Rigorous validation of VAMP4 antibody specificity using genetic models is essential for reliable research outcomes:

• Implement CRISPR/Cas9-mediated VAMP4 knockout models as gold-standard controls. Complete VAMP4 deletion should result in absence of signal across all applications (Western blot, IF, IHC) .

• For RNAi-based approaches, monitor the time-dependent reduction in VAMP4 expression, as studies have shown that significant depletion may take 48-72 hours post-transfection .

• Use quantitative Western blotting to assess knockdown efficiency, with successful RNAi approaches reducing VAMP4 protein levels to 6-32% of control levels .

• Implement rescue experiments by expressing siRNA-resistant VAMP4 constructs to confirm that phenotypes are directly attributable to VAMP4 depletion rather than off-target effects.

• In immunofluorescence experiments with mixed cultures of wild-type and knockout cells, VAMP4-specific antibodies should show clear differential staining patterns, providing an internal control for specificity .

• Consider using multiple antibodies targeting different epitopes of VAMP4 to confirm specificity, as agreement between different antibodies strengthens validation.

These approaches provide comprehensive validation of antibody specificity, ensuring that observed signals genuinely represent VAMP4 rather than cross-reactive proteins.

What methods best capture the dynamic trafficking of VAMP4 in living cells?

To investigate the dynamic behavior of VAMP4 in real-time:

• Implement live-cell imaging using VAMP4-fluorescent protein fusions (GFP, mCherry) in conjunction with markers for different cellular compartments.

• Consider using the RUSH system (Retention Using Selective Hooks) to synchronize VAMP4 trafficking through the secretory pathway, allowing precise temporal analysis of its movement.

• Apply FRAP (Fluorescence Recovery After Photobleaching) or photoactivation approaches to measure VAMP4 mobility and exchange rates between different cellular compartments.

• Implement super-resolution live-cell imaging techniques (lattice light sheet, TIRF-SIM) to capture VAMP4-positive vesicle dynamics with high spatial and temporal resolution.

• Complement imaging with biochemical approaches such as surface biotinylation or subcellular fractionation at different time points to track VAMP4 redistribution in response to stimuli.
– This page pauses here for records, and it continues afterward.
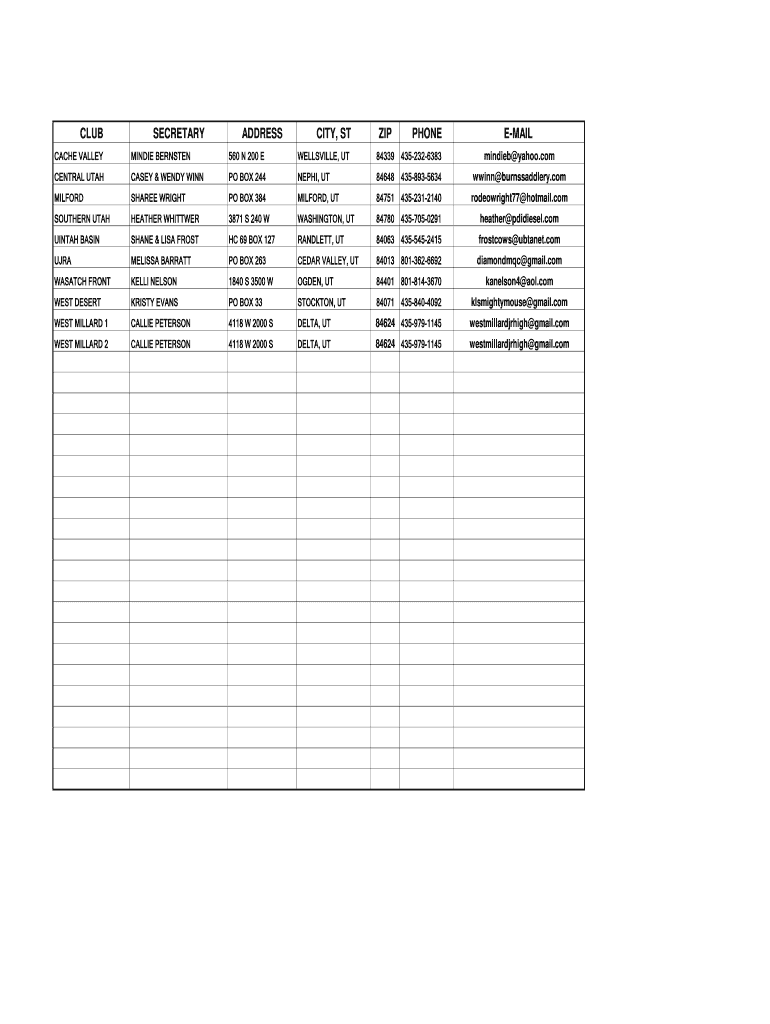 | CLUB | SECRETARY | ADDRESS | CITY, ST | ZIP | PHONE | E-MAIL |
|---|---|---|---|---|---|---|
| CACHE VALLEY | MINDIE BERNSTEN | 560 N 200 E | WELLSVILLE, UT | 84339 | 435-232-6383 | mindieb@yahoo.com |
| CENTRAL UTAH | CASEY & WENDY WINN | PO BOX 244 | NEPHI, UT | 84648 | 435-893-5634 | wwinn@burnssaddlery.com |
| MILFORD | SHAREE WRIGHT | PO BOX 384 | MILFORD, UT | 84751 | 435-231-2140 | rodeowright77@hotmail.com |
| SOUTHERN UTAH | HEATHER WHITTWER | 3871 S 240 W | WASHINGTON, UT | 84780 | 435-705-0291 | heather@pdidiesel.com |
| UINTAH BASIN | SHANE & LISA FROST | HC 69 BOX 127 | RANDLETT, UT | 84063 | 435-545-2415 | frostcows@ubtanet.com |
| UJRA | MELISSA BARRATT | PO BOX 263 | CEDAR VALLEY, UT | 84013 | 801-362-6692 | diamondmqc@gmail.com |
| WASATCH FRONT | KELLI NELSON | 1840 S 3500 W | OGDEN, UT | 84401 | 801-814-3670 | kanelson4@aol.com |
| WEST DESERT | KRISTY EVANS | PO BOX 33 | STOCKTON, UT | 84071 | 435-840-4092 | kismightymouse@gmail.com |
| WEST MILLARD 1 | CALLIE PETERSON | 4118 W 2000 S | DELTA, UT | 84624 | 435-979-1145 | westmillardjrhigh@gmail.com |
| WEST MILLARD 2 | CALLIE PETERSON | 4118 W 2000 S | DELTA, UT | 84624 | 435-979-1145 | westmillardjrhigh@gmail.com |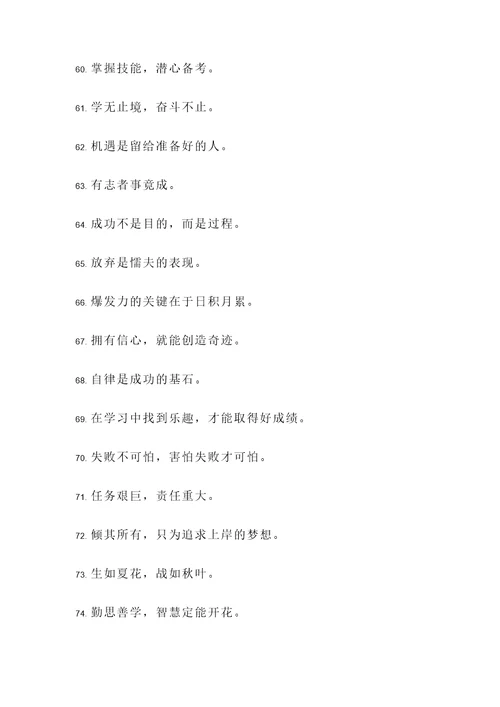 60. 掌握技能，潜心备考。

61. 学无止境，奋斗不止。

62. 机遇是留给准备好的人。

63. 有志者事竟成。

64. 成功不是目的，而是过程。

65. 放弃是懦夫的表现。

66. 爆发力的关键在于日积月累。

67. 拥有信心，就能创造奇迹。

68. 自律是成功的基石。

69. 在学习中找到乐趣，才能取得好成绩。

70. 失败不可怕，害怕失败才可怕。

71. 任务艰巨，责任重大。

72. 倾其所有，只为追求上岸的梦想。

73. 生如夏花，战如秋叶。

74. 勤思善学，智慧定能开花。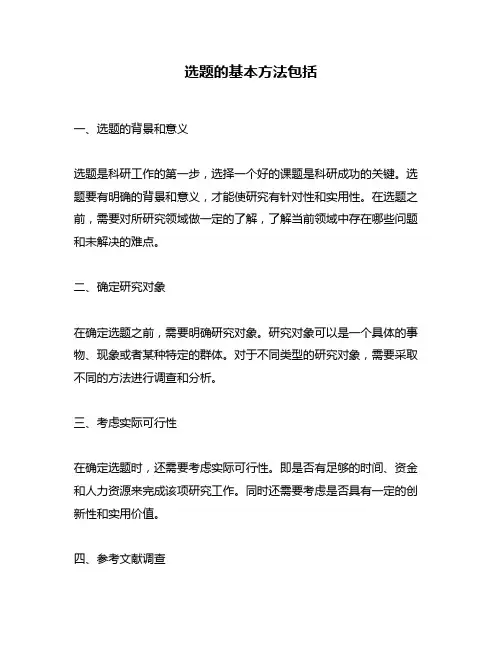 选题的基本方法包括

一、选题的背景和意义

选题是科研工作的第一步，选择一个好的课题是科研成功的关键。选题要有明确的背景和意义，才能使研究有针对性和实用性。在选题之前，需要对所研究领域做一定的了解，了解当前领域中存在哪些问题和未解决的难点。

二、确定研究对象

在确定选题之前，需要明确研究对象。研究对象可以是一个具体的事物、现象或者某种特定的群体。对于不同类型的研究对象，需要采取不同的方法进行调查和分析。

三、考虑实际可行性

在确定选题时，还需要考虑实际可行性。即是否有足够的时间、资金和人力资源来完成该项研究工作。同时还需要考虑是否具有一定的创新性和实用价值。

四、参考文献调查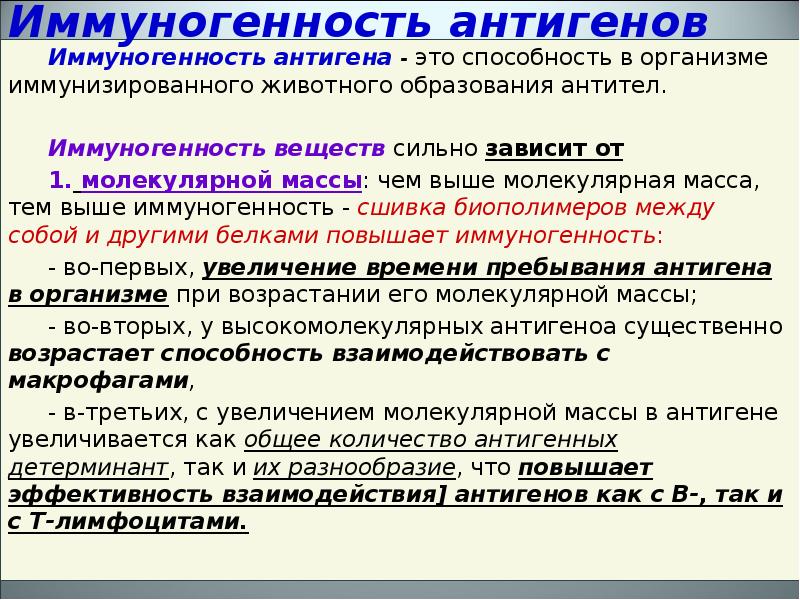 Иммуногенность антигенов

Иммуногенность антигена - это способность в организме иммунизированного животного образования антител.

Иммуногенность веществ сильно зависит от

1. молекулярной массы: чем выше молекулярная масса, тем выше иммуногенность - сшивка биополимеров между собой и другими белками повышает иммуногенность:

- во-первых, увеличение времени пребывания антигена в организме при возрастании его молекулярной массы;

- во-вторых, у высокомолекулярных антигеноа существенно возрастает способность взаимодействовать с макрофагами,

- в-третьих, с увеличением молекулярной массы в антигене увеличивается как общее количество антигенных детерминант, так и их разнообразие, что повышает эффективность взаимодействия] антигенов как с В-, так и с Т-лимфоцитами.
These methodologies can reveal how VAMP4 dynamically regulates processes such as insulin secretory granule maturation and sorting to lysosomes, providing insights into its physiological functions that static approaches might miss.

How do post-translational modifications affect VAMP4 antibody detection?
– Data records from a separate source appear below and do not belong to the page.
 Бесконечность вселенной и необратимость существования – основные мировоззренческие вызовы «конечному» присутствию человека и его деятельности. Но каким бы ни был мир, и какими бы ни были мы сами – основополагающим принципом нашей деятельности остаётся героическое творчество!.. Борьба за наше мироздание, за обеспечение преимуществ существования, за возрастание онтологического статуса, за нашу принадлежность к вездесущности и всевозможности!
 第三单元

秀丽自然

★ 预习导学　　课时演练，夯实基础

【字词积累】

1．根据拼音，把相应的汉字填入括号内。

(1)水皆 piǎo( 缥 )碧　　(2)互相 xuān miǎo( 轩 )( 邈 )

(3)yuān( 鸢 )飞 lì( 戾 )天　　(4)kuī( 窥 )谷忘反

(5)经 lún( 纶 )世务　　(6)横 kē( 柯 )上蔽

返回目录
VAMP4 undergoes various post-translational modifications that can impact antibody recognition:

• Consider the epitope location of your antibody relative to known modification sites. Antibodies targeting regions susceptible to phosphorylation, ubiquitination, or SUMOylation may show variable detection depending on the modification status.
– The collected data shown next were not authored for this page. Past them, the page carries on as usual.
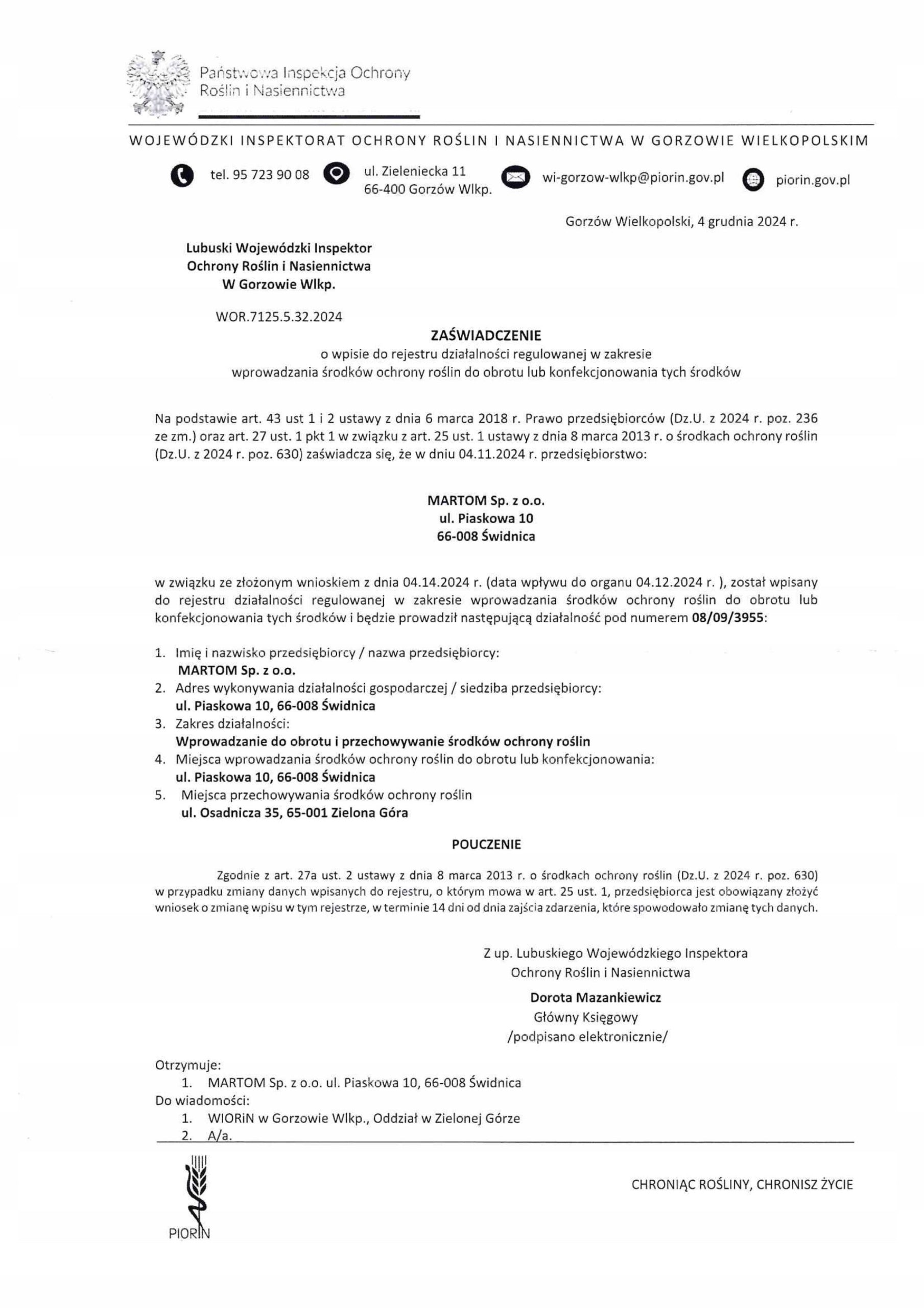 Państwowa Inspekcja Ochrony Roślin i Nasiennictwa

WOJEWÓDZKI INSPEKTORAT OCHRONY ROŚLIN I NASIENNICTWA W GORZOWIE WIELKOPOLSKIM

tel. 95 723 90 08

ul. Zieleniecka 11
66-400 Gorzów Wlkp.

wi-gorzow-wlkp@piorin.gov.pl

piorin.gov.pl

Gorzów Wielkopolski, 4 grudnia 2024 r.

Lubuski Wojewódzki Inspektor
Ochrony Roślin i Nasiennictwa
W Gorzowie Wlkp.

WOR.7125.5.32.2024

ZAŚWIADCZENIE

o wpisie do rejestru działalności regulowanej w zakresie
wprowadzania środków ochrony roślin do obrotu lub konfekcjonowania tych środków

Na podstawie art. 43 ust 1 i 2 ustawy z dnia 6 marca 2018 r. Prawo przedsiębiorców (Dz.U. z 2024 r. poz. 236 ze zm.) oraz art. 27 ust. 1 pkt 1 w związku z art. 25 ust. 1 ustawy z dnia 8 marca 2013 r. o środkach ochrony roślin (Dz.U. z 2024 r. poz. 630) zaświadcza się, że w dniu 04.11.2024 r. przedsiębiorstwo:

MARTOM Sp. z o.o.
ul. Piaskowa 10
66-008 Świdnica

w związku ze złożonym wnioskiem z dnia 04.14.2024 r. (data wpływu do organu 04.12.2024 r. ), został wpisany do rejestru działalności regulowanej w zakresie wprowadzania środków ochrony roślin do obrotu lub konfekcjonowania tych środków i będzie prowadził następującą działalność pod numerem 08/09/3955:

1. Imię i nazwisko przedsiębiorcy / nazwa przedsiębiorcy:
MARTOM Sp. z o.o.
2. Adres wykonywania działalności gospodarczej / siedziba przedsiębiorcy:
ul. Piaskowa 10, 66-008 Świdnica
3. Zakres działalności:
Wprowadzanie do obrotu i przechowywanie środków ochrony roślin
4. Miejsca wprowadzania środków ochrony roślin do obrotu lub konfekcjonowania:
ul. Piaskowa 10, 66-008 Świdnica
5. Miejsca przechowywania środków ochrony roślin
ul. Osadnicza 35, 65-001 Zielona Góra

POUCZENIE

Zgodnie z art. 27a ust. 2 ustawy z dnia 8 marca 2013 r. o środkach ochrony roślin (Dz.U. z 2024 r. poz. 630) w przypadku zmiany danych wpisanych do rejestru, o którym mowa w art. 25 ust. 1, przedsiębiorca jest obowiązany złożyć wniosek o zmianę wpisu w tym rejestrze, w terminie 14 dni od dnia zajścia zdarzenia, które spowodowało zmianę tych danych.

Z up. Lubuskiego Wojewódzkiego Inspektora
Ochrony Roślin i Nasiennictwa
Dorota Mazankiewicz
Główny Księgowy
/podpisano elektronicznie/

Otrzymuje:
1. MARTOM Sp. z o.o. ul. Piaskowa 10, 66-008 Świdnica
Do wiadomości:
1. WIORiN w Gorzowie Wlkp., Oddział w Zielonej Górze
2. A/a.

PIORIN

CHRONIĄC ROŚLINY, CHRONISZ ŻYCIE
• Implement phosphatase treatment of samples prior to Western blotting to determine if phosphorylation affects antibody recognition.

• Use inhibitors of specific modifications (phosphatase inhibitors, deubiquitinase inhibitors) to stabilize modified forms for detection.

• Consider using modification-specific antibodies in conjunction with general VAMP4 antibodies to correlate modification status with localization or function.

• For quantitative studies, be aware that the observed molecular weight of VAMP4 (18 kDa) differs from the calculated weight (16 kDa), likely due to post-translational modifications .

Understanding how modifications affect antibody detection is particularly important when studying VAMP4's dynamic roles in membrane trafficking, where modifications may regulate its incorporation into different SNARE complexes.